Required Vote for Business Combinations
  · If a “business combination” involving a “interested shareholder” does not receive approval of the directors who are unaffiliated with such interested shareholder, at least 80% of the outstanding shares entitled to vote thereon. With the approval of the directors who are unaffiliated with the interested shareholders, the business combination must be approved by a majority of the outstanding shares entitled to vote thereon.
  · In addition to the foregoing voting and approval requirement, if a business combination does not receive the approval of either (i) the directors who are unaffiliated with such interested shareholder or (ii) “independent shareholders” owning not less than 66 2/3% of the of the outstanding shares entitled to vote thereon, then all independent shareholders must receive consideration in connection with the business combination that satisfies the “fair price” provisions contained in the Articles.
  · The term “interested shareholder” is defined to include any individual, corporation, partnership, trust or other entity which owns beneficially or controls, directly or indirectly, 10% or more of the outstanding shares of United Bancorp common stock.
  · The term “independent shareholder” is defined to include any shareholder of United Bancorp other than the interested shareholder engaged in or proposing the business combination.
  · A “business combination” is defined to include:
    o any merger or consolidation of United Bancorp with an interested shareholder, regardless of which is the surviving entity;
    o any sale, lease, exchange, mortgage, transfer, or other disposition to or from an interested shareholder involving assets having an aggregate value of 20% or more of United Bancorp’s total shareholder’s equity;
    o the issuance of any securities of United Bancorp or its subsidiaries to a an interested shareholder;
    o the acquisition by United Bancorp or its subsidiaries of any securities of the interested shareholder;
    o the adoption of any plan for the liquidation or dissolution of United Bancorp proposed by or on behalf of an interested shareholder;
    o any reclassification of the United Bancorp common stock, or any recapitalization involving the common stock of United Bancorp if the effect is to increase the relative voting power of the interested shareholder; and
    o any agreement, contract or other arrangement providing for any of the above transactions.
 Special Meetings
  · Special meetings of shareholders may be called by (i) the president; or (ii) the board of directors; or (iii) the holders of a majority of all outstanding shares of United Bancorp common stock.
 Notice of Shareholder Meetings
  · Written notice of a shareholder meeting must be mailed to shareholders of record entitled to vote at such meeting at least 7 days, but no more than 60 days, before the date fixed for the meeting
 Action by Shareholders Without a Meeting 
  · Any action required to be taken at an annual or special meeting of shareholders may alternatively be taken without a meeting by a signed written consent by all shareholders entitled to vote.

Stored records:
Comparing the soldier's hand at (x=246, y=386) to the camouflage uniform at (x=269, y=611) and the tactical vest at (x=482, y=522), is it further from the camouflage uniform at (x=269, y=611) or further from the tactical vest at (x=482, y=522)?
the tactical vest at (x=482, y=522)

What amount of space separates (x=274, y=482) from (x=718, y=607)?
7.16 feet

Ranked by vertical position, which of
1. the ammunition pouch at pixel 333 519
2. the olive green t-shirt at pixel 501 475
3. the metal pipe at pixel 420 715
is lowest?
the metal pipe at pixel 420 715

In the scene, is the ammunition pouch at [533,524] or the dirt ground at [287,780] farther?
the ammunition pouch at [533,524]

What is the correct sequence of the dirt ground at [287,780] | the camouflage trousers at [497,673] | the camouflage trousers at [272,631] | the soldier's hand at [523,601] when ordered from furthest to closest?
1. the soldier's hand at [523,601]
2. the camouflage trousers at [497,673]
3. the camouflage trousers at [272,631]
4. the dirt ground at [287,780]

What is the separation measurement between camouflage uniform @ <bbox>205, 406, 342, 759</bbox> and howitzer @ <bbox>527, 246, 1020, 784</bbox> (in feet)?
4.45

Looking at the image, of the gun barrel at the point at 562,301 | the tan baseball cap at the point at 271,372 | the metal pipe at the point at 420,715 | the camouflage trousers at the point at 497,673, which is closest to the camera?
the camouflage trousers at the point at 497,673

...

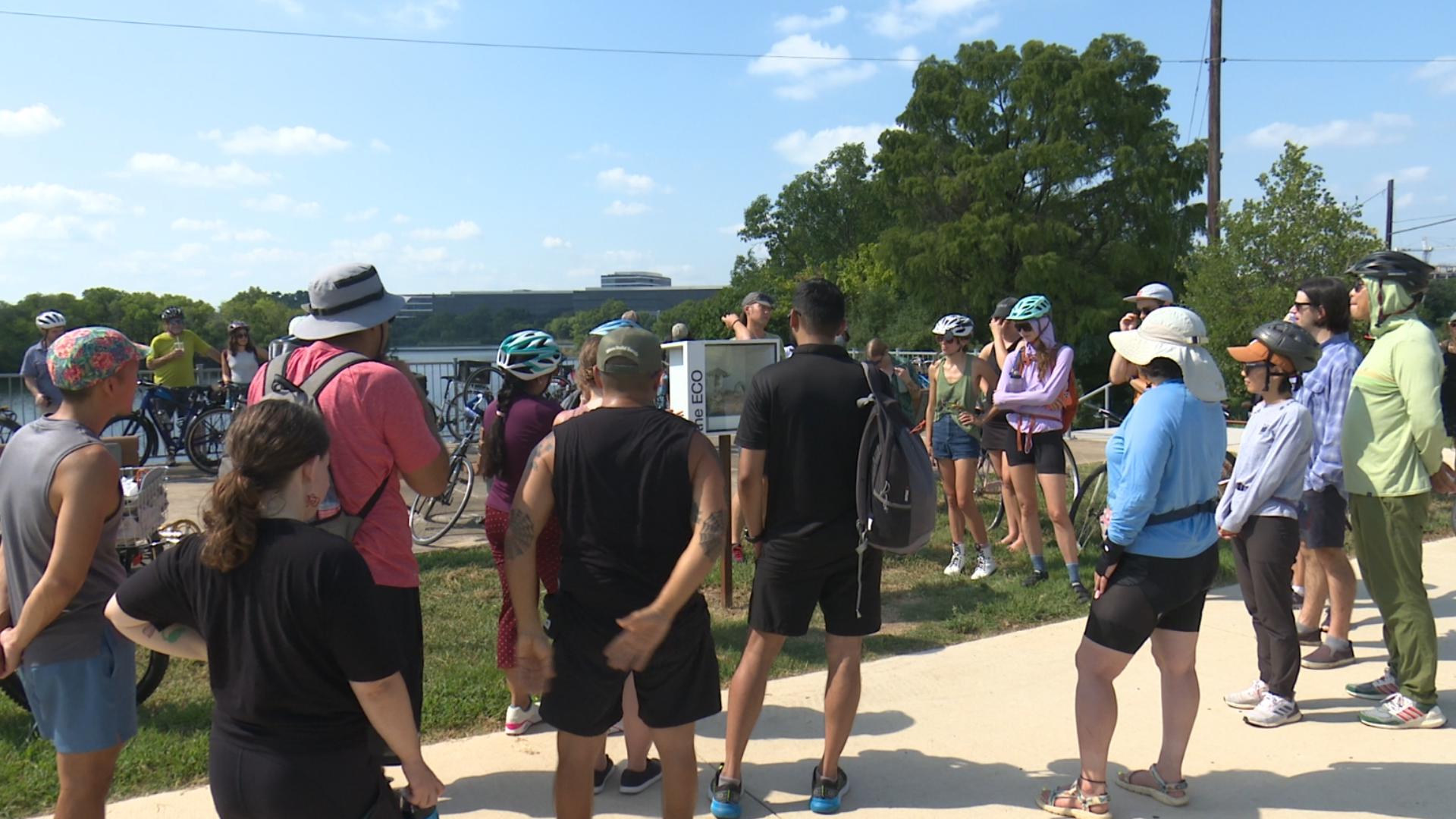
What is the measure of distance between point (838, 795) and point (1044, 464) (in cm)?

Task list:
**a)** In the United Bancorp shareholder provisions, what share of the outstanding common stock must an entity own or control to count as an "interested shareholder"?
**b)** Pick up the United Bancorp shareholder provisions after their final sentence and keep writing in the same style.
These records come from a separate source and have no connection to the United Bancorp shareholder provisions.

In response:
**a)** 10% or more of the outstanding shares of United Bancorp common stock.

**b)**
Amendment of the Code of Regulations 
  · The Code of Regulations may be amended or repealed: (i) by the vote of the holders of not less than a majority of United Bancorp shares entitled to vote on the matter, or (ii) by the board of directors where the Ohio General Corporation Law has not reserved the authority over such amendment to the shareholders. Amendments to specified sections of the Code, including sections governing director removal and the election by United Bancorp regarding the coverage of the Ohio Control Share Acquisition statute discussed more thoroughly below, require the affirmative vote of holders of at least 80% of the of the outstanding shares entitled to vote thereon, unless such amendment has received the recommendation of at least two-thirds of the members of the of the board of directors
Amendment of the Articles of Incorporation
  · The Articles may be amended or repealed upon approval by the affirmative vote of a majority of the voting power of United Bancorp, except for certain specified provisions.
  · Any amendment to the Articles that would be inconsistent with, or have the effect of altering or repealing any the following provisions contained in the Code shall require the same affirmative vote needed to amend the applicable sections of the Code:
    o Number, election, term and removal of directors;
    o The election made by United Bancorp regarding the application to it of the Ohio Control Share Acquisition statute; and
    o Requirements amending the Code.
    In addition, any amendment or alteration to the article governing supermajority voting and fair price provisions in connection with certain business combinations must either be: (i) recommended by the continuing directors and approved by a majority of the outstanding shares entitled to vote on such proposal; or (ii) approved by at least 80% of the outstanding voting shares of United Bancorp and 66 2/3% of the outstanding voting shares held by independent shareholders. 
Conversion, redemption and sinking fund rights; shares nonassessable
  · Upon receipt of consideration by United Bancorp, as fixed by its board, each common share issued is then fully paid and nonassessable. There are no conversion terms, sinking fund provisions or redemption rights associated with the shares. When authorized by the board of directors, without any action or approval of shareholders required, United Bancorp may from time repurchase shares of its common stock, either in the open market or in privately negotiated transactions, for such mutually agreed upon terms, prices and conditions as the directors shall deem appropriate.
Payment of dividends
  · The holders of United Bancorp common shares, are entitled to the payment of dividends when, as and if the board may in its discretion periodically declare, which dividends may be paid out of funds legally available for dividends and distributions under applicable laws and regulations.
  · In the event of any liquidation, dissolution or winding up of United Bancorp, any remaining assets, after the payment of all debts and necessary expenses, will be distributed among the holders of the common shares pro rata in accordance with their respective holdings.

  

The following section describes anti-takeover statues and other shareholder protections provided by Ohio law. Such protections apply to the shareholders of eligible corporations unless such corporation’s Articles or Code provide otherwise.

 

 

 

  

Ohio Control Share Acquisition Statute
The Ohio Revised Code provides in Section 1701.831 that specified notice and informational filings and special shareholder meetings and voting procedures must occur before consummation of a proposed “control share acquisition.” A control share acquisition is defined as any acquisition, directly or indirectly, of an issuer’s shares that would entitle the acquirer to exercise or direct the voting power of the issuer in the election of directors within any of the following ranges:
  · one-fifth or more, but less than one-third, of the voting power;
  · one-third or more, but less than a majority, of the voting power; or
  · a majority or more of the voting power.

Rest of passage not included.